**Work instructions**
In the data below, find each line carrying the string "window" and copy it out.

╭─ Extracted records

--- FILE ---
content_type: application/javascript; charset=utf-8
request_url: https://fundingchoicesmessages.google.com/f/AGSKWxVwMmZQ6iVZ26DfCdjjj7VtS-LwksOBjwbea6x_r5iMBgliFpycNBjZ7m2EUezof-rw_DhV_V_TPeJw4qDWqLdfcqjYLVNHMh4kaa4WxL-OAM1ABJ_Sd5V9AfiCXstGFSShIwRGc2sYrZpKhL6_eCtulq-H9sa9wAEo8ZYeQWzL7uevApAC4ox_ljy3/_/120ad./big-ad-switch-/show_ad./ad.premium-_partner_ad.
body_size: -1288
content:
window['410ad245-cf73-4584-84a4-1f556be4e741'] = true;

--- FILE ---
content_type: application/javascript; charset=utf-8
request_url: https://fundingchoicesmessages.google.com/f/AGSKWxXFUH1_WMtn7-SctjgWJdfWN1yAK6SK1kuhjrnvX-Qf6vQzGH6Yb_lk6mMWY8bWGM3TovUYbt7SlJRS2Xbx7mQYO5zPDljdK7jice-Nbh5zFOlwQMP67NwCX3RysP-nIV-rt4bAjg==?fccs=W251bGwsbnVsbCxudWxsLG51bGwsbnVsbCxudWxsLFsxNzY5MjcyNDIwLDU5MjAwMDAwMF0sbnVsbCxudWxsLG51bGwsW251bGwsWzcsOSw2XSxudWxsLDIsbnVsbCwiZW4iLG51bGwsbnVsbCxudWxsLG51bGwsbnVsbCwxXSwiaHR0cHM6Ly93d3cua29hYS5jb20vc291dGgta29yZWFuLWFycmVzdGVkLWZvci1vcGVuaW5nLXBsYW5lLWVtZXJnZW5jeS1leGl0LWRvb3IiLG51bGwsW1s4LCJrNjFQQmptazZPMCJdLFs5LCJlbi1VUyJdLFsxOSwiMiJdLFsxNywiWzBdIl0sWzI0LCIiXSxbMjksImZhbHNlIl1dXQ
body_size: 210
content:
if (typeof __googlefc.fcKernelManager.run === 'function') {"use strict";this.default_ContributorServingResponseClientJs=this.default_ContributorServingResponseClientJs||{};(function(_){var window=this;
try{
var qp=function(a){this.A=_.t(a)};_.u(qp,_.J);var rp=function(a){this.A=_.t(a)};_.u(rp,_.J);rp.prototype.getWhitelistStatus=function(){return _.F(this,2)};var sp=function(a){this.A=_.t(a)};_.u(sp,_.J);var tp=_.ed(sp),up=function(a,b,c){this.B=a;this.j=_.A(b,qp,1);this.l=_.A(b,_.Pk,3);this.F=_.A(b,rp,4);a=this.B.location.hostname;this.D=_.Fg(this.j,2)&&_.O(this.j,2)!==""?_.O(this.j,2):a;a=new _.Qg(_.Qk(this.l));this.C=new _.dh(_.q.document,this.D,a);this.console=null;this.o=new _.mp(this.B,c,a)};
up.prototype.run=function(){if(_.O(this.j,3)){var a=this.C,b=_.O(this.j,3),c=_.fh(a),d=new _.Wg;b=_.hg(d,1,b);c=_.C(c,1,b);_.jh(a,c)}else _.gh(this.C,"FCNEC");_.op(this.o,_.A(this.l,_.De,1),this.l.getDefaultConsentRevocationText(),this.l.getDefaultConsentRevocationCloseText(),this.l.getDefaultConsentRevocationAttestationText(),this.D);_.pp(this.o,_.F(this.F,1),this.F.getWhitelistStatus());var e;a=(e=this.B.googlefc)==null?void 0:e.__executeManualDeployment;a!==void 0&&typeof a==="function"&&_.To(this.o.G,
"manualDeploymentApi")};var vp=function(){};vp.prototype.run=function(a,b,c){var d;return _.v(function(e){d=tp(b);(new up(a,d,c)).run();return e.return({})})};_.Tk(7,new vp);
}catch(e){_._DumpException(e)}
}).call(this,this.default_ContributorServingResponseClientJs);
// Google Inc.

╰─

**Expected answer**
window['410ad245-cf73-4584-84a4-1f556be4e741'] = true;
if (typeof __googlefc.fcKernelManager.run === 'function') {"use strict";this.default_ContributorServingResponseClientJs=this.default_ContributorServingResponseClientJs||{};(function(_){var window=this;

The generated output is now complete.